62The appellant did go on to further testing, although Dr. R.’s initial premise for this further testing was for the appellant’s chronic MSK condition of OA of the C-spine/neck (paragraph 22).
63This further testing, as per the FDA report (paragraphs 27, 56, 58), clearly demonstrates that the appellant has CI, his CI includes impairment of cognitive abilities that are necessary for safe driving/may impact road performance (as per failing 75% of the in-class cognitive testing), and he also does not possess the functional abilities necessary for driving safely (as per the results of the on road test).

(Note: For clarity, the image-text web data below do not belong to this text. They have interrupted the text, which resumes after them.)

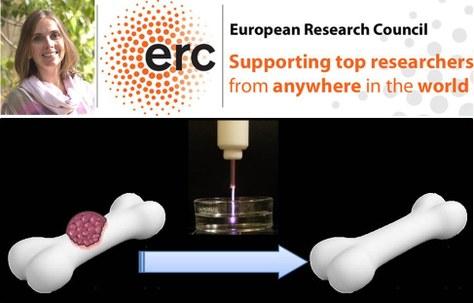 La Dra. Cristina Canal aconsegueix una Starting Grant de l'European Research Council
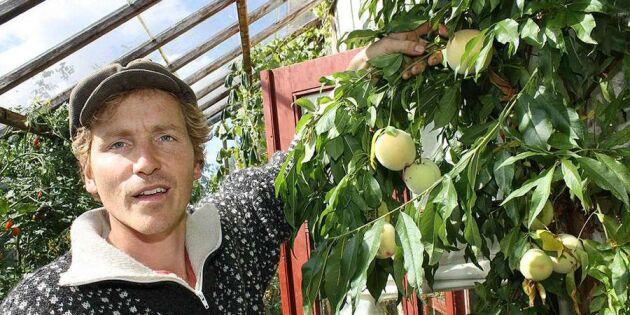 Lär dig prata som danske tv-bonden Frank Erichsen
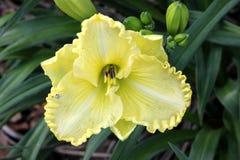 Hemerocallis cream flowers, Daylily Royalty Free Stock Image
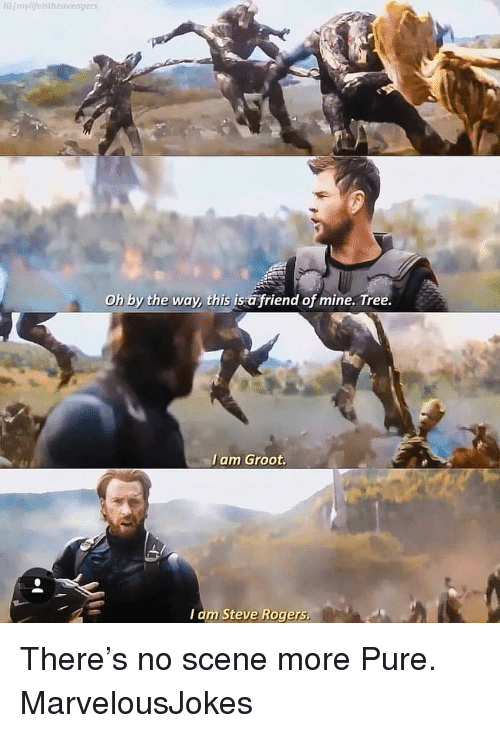 i am groot: GImylifelstheavengers  Oh by the way, this is a friend of mine. Tree.  I am Groot.  I am Steve Rogers There's no scene more Pure. MarvelousJokes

64Safe driving is dependent on multiple cognitive and functional skills, and clinicians should carefully consider many factors when determining if cognitive concerns affect driving safety.
65Thus, based on a careful consideration of all the evidence before me, I find that the appellant has CI, that his CI is likely, on a balance of probabilities to significantly impact road performance/safe driving, and that he does not possess the functional abilities necessary for driving safely.
66Therefore, I find based on the totality of the evidence that the appellant’s medical condition, namely CI, is likely, on a balance of probabilities, to significantly interfere with his ability to drive safely.
67I acknowledge the burden that the loss of the appellant’s driver’s licence is having on him and his wife. While I understand the practical challenges that can result from a driver’s licence suspension, I must apply the provisions of the HTA and regulation, keeping in mind the objective of ensuring public road safety.
ORDER
68For the reasons set out above, pursuant to subsection 50(2) of the Act, the Registrar’s decision to suspend the appellant’s driver’s licence is confirmed.